**Aim of the exercise**
Transcribe the listing that follows in full, exactly, and drop its images.
####
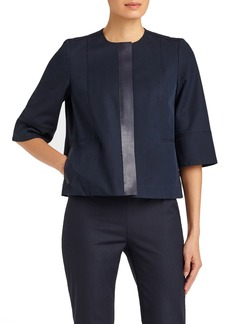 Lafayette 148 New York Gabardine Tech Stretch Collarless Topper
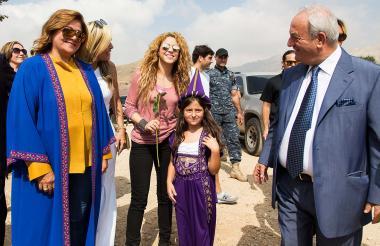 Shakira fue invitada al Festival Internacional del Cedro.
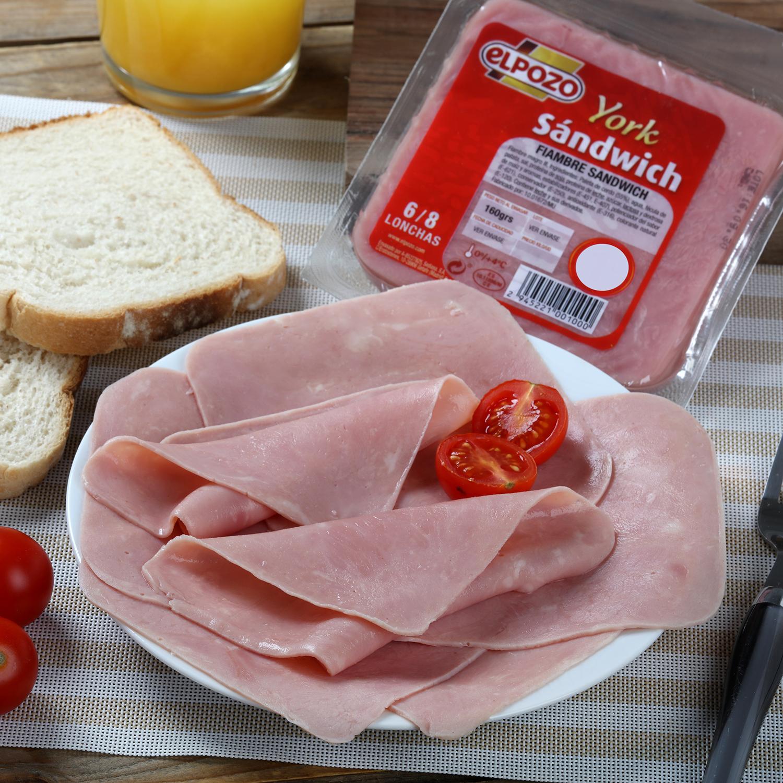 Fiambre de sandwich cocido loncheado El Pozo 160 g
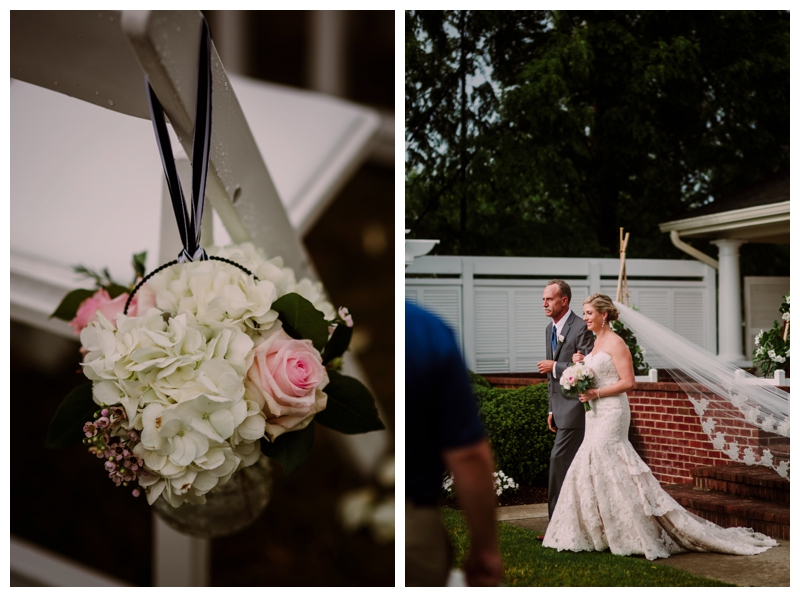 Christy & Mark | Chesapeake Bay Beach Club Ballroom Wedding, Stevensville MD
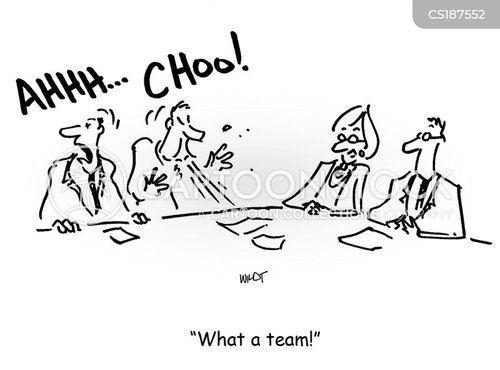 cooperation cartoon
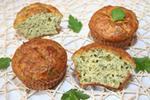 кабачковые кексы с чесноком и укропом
####
**Exercise result**
 Lafayette 148 New York Gabardine Tech Stretch Collarless Topper
 Shakira fue invitada al Festival Internacional del Cedro.
 Fiambre de sandwich cocido loncheado El Pozo 160 g
 Christy & Mark | Chesapeake Bay Beach Club Ballroom Wedding, Stevensville MD
 cooperation cartoon
 кабачковые кексы с чесноком и укропом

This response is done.